I went to visit Tawang, near the Tibetan border. This is a place of some importance to us as we had recently extended our administration to it some two years back. It was on our side of the McMahon line, but it had not been occupied by us and was practically under Tibetan control till then. (Italics mine—B.D.G.) In fact our going there and occupying it, led to protests from the Tibetan authorities..... It was not possible to land there as there was no airstrip. To go by mountain path was many weeks’ journey.13

Years later, during one of my trips to NEFA/Arunachal Pradesh, I learnt from senior Army officers that in ancient times the local Lamas used to pay tax (land rent) to the Tibetan Lama of the region. These rent receipts were produced by the Chinese side as ‘proof’ that the present-day Arunachal Pradesh was under Tibet and, after Tibet’s annexaion, came under China.

IT is on such flimsy pretexts that China’s territorial claims on India are based. Once the Chinese rulers claim an area as their territory, they say in the same breath that their claim is ‘undisputed’. This is happening now with regard to China’s unilaterial claims on the whole of South China Sea. The estimate of oil in the area around the Spratley Islands is between 105 and 213 billion barrels. The gas reserve is estimtated at 266 trillion cubic feet. That is why energy-hungry China wants to gobble up the whole of it. So it has an ‘undisputed’ claim over the Sea.

TASK LIST:
1. In the passage about Tawang and China's territorial claims, how much oil is estimated to lie in the area around the Spratley Islands?
2. According to the passage about Tawang and China's territorial claims, why does China want the whole of the South China Sea?
3. From the passage about Tawang and China's territorial claims, reproduce word for word the stretch from "Years later, during" through "came under China.".

INFORMATION SUPPLIED:

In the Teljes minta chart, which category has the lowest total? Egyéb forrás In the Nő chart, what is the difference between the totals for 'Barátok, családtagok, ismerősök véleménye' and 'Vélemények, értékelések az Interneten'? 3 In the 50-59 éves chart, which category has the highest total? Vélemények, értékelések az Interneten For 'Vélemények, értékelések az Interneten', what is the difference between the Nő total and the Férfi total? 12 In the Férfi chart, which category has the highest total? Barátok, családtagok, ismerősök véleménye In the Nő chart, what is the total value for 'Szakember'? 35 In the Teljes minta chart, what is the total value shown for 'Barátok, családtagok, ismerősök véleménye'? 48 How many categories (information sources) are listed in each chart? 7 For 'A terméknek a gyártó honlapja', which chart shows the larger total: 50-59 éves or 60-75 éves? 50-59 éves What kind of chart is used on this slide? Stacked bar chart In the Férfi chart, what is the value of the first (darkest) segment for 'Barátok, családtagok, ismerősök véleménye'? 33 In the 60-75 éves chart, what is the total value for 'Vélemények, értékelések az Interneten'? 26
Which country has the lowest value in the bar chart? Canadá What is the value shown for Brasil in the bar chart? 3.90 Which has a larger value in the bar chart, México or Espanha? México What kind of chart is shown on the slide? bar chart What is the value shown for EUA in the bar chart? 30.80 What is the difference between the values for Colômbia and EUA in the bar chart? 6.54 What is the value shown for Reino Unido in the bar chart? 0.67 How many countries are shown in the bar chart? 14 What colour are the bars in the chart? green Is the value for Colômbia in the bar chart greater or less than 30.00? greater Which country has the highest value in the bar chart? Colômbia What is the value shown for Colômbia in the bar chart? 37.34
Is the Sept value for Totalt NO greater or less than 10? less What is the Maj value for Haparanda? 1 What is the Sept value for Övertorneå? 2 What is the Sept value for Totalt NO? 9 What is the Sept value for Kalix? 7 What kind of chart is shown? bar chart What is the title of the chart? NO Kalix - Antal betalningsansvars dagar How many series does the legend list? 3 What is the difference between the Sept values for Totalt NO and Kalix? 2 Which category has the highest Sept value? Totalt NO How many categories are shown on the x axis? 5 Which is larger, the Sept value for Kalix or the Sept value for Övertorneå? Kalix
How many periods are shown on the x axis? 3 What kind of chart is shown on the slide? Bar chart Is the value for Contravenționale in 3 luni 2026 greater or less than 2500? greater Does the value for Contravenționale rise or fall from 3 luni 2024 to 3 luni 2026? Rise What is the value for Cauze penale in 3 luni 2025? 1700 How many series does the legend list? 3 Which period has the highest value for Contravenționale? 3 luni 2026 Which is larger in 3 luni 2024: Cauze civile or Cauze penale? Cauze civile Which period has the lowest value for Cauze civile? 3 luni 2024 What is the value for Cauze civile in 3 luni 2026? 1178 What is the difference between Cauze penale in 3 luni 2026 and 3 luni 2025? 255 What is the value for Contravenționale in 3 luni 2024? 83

SOLUTIONS BY TASK:
1. Between 105 and 213 billion barrels.

2. China is energy-hungry, and the area holds large estimated reserves. These are between 105 and 213 billion barrels of oil around the Spratley Islands and 266 trillion cubic feet of gas.

3.
Years later, during one of my trips to NEFA/Arunachal Pradesh, I learnt from senior Army officers that in ancient times the local Lamas used to pay tax (land rent) to the Tibetan Lama of the region. These rent receipts were produced by the Chinese side as ‘proof’ that the present-day Arunachal Pradesh was under Tibet and, after Tibet’s annexaion, came under China.